Es bedarf keiner akademischen und journalistischen Expertise mehr, um zu erkennen, dass die AKP nur noch mit nackter Gewalt regiert und auf Herausforderungen reagiert. Die juristische Willkür, der Angeklagte ausgesetzt sind und die keine Gleichbehandlung vor dem Gesetz ermöglicht, spricht für sich. Das alles erfolgt mit einem Ausmaß an Einschüchterung, das seinesgleichen sucht. Mit Rechtfertigungen, die von keiner außer der AKP-Öffentlichkeit mehr ernst genommen werden können und die auch dort nur unter Bedingungen einer aggressiven Eingrenzung der Meinungsäußerungsfreiheit gelten können.

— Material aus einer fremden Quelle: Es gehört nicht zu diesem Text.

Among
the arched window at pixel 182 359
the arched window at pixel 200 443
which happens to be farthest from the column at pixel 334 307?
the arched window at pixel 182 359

Das Kuriose ist, dass die AKP ihren Gewalteinsatz nicht einmal mehr versucht zu verschleiern. Es ist dieses Ausmaß an Banalität, welches Beobachter staunen und die der AKP-Macht schutzlos Ausgelieferten schaudern lässt. Diese Banalität wird im Falle des Endes dieser despotischen Herrschaft eine gesellschaftliche Aussöhnung unmöglich machen. Im Angesicht dieses allzu sichtbaren physischen und psychischen Zwangs zur Erzwingung von Gefolgschaft werden die heute Überlegenen einfach keine zufriedenstellende Antwort auf die Frage abgeben können, wie sie diese neue Unfreiheit freiwillig und bei geheimen Wahlen zulassen konnten. Damit sind die aktuellen Unrechtserfahrungen auf Jahrzehnte in die Körper der Bevölkerung eingeschrieben. Und die Hoffnungen auf ein friedliches Miteinander auf absehbare Zeit einfach nicht mehr einlösbar. Leider.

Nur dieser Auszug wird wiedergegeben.